Re: Need some help with SF300-24PP VLAN configuration

flyinjoe13 · ‎03-01-2018

I have a small business that is going thru a little growth and I am upgrading my equipment which is turning out harder than I thought for VLAN setup. What I want to do is very simple, but I am not able to figure it out.

My setup\needs are as follows. I have 19 computers and my cable modem. I have my cable modem attached on port 1. I need to share the internet with all my computers attached to the switch so all 19 need access to port 1. Then I want to keep 10 of the computers in one VLAN and the other 9 in their own VLAN so the two VLANs can't see each other.

Before I expanded, I had a simple 8-port managed switch from Netgear that had a very simple VLAN setup. I could simply create two VLANs and tag the ports that could communicate with each other. For example I could choose one VLAN to share ports 1-4 and the other to share ports 1 and 5-8. This worked perfectly and I never realized that I was getting myself into such trouble with this new switch. I thought they all worked basically the same. That is my fault for not doing my research, but now I am stuck with the SF300-24PP and would like to make it work.

So could someone point me in the right direction on how to configure my VLANs properly on this switch to work the way I described. I have no problems creating the VLANs but I don't know how to configure the ports properly. My biggest problem seems to be when I isolate the nine ports from the other 10, I knock out access to port 1 for one of the VLANs and they lose internet access. Been at it for 2 hours now and can't figure it out.

Thanks a million for any help,

Joe

bdp-cisco · ‎03-01-2018

Since no responses yet-- search for router on a stick" for the proper setup. If you use Layer 3, the two vlans will see each other by automatic routing setup. Then use ACLs to block vlan access to other vlans as needed. This will not affect routing to your internet port, which both of your vlans will still see per your ACL setup.

By 'configuring your ports properly' - set them as access ports with the desired vlan and pvid, Then apply your ACLs to vlans ports directly if you prefer. For me it is faster to apply ACLs to vlans to keep the vlans isolated from each other.

bdp-cisco · ‎03-01-2018

this is the page that helped me get a SG300 working for the first time:

https://www.davemalpass.com/cisco-vlan-setup/

The first couple images that show the use of the command line to switch to layer 3 can be ignored with recent firmware updates. With modern versions, there is a radio button to switch to layer 3 mode on the Administration|System Settings page (L2 or L3 for layer 2 or layer 3).

Get this working then figure out how to apply ACLs.

bdp-cisco · ‎03-01-2018

Also since real vlans typically exist on separate subnets you probably need to config your switch as a DHCP server with appropriate pools for your 2 vlans.

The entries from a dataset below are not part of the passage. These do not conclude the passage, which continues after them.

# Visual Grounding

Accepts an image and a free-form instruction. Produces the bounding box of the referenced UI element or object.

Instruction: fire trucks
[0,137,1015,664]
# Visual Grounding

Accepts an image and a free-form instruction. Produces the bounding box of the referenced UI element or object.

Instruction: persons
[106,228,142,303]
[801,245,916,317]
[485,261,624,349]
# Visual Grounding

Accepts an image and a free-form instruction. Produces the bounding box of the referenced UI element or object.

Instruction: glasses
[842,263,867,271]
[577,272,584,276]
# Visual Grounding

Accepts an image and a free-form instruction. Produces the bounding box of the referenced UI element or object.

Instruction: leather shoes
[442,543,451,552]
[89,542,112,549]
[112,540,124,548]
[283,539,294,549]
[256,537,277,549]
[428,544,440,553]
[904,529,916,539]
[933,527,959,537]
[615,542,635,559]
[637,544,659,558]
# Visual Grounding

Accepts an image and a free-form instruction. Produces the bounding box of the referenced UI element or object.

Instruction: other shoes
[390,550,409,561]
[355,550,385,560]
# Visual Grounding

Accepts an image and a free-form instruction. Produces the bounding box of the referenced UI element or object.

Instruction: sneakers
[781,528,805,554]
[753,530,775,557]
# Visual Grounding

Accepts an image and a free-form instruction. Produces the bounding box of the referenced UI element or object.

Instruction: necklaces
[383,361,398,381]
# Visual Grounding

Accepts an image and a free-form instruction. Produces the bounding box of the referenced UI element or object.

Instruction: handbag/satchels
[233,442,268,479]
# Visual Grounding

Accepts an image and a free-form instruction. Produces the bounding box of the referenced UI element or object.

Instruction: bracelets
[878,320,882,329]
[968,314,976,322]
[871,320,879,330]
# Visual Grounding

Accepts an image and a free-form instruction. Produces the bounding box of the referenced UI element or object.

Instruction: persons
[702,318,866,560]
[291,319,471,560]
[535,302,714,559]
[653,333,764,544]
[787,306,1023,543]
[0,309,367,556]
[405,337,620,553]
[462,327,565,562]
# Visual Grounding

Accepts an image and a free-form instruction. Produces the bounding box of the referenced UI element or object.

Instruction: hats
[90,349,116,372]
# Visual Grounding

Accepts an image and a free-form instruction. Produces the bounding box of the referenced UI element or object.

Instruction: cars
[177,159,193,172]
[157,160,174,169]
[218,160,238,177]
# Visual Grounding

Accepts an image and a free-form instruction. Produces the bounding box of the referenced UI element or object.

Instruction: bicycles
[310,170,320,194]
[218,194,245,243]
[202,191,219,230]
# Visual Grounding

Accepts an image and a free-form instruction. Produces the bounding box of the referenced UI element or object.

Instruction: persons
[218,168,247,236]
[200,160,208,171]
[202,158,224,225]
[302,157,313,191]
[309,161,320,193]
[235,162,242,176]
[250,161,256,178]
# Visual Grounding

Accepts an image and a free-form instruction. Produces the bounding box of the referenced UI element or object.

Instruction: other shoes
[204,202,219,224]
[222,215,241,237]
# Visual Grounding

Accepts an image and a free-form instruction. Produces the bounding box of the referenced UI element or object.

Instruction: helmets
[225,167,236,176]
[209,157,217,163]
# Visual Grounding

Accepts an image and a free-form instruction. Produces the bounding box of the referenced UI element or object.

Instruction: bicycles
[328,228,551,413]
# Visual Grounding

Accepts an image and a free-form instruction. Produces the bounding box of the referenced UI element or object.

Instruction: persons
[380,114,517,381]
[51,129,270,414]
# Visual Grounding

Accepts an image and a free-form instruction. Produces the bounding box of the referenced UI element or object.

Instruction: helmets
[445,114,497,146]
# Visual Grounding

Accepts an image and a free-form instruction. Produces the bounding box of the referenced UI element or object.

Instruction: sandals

I'm guessing your old switch had some sort of MTU or port-based vlan setup. Those implementations don't qualify as a 'real' vlan setup to networking people, which is what your new switch does so well and makes it so popular. Your SF switch does 802.11q vlans only, and your switch is perfect at easing you into how it all works, take the time to enjoy it as having the GUI will ease you into slowly understand cisco networking.

flyinjoe13 · ‎03-01-2018

Thanks all for the help and advice. I will try and follow everything listed here to see if I can get it all working. I think maybe I bit off more than I can chew on this one and may have to call in a real IT guy. I have been able to do my own IT management up until now, but with the the expansion of my business, this might be too much for me.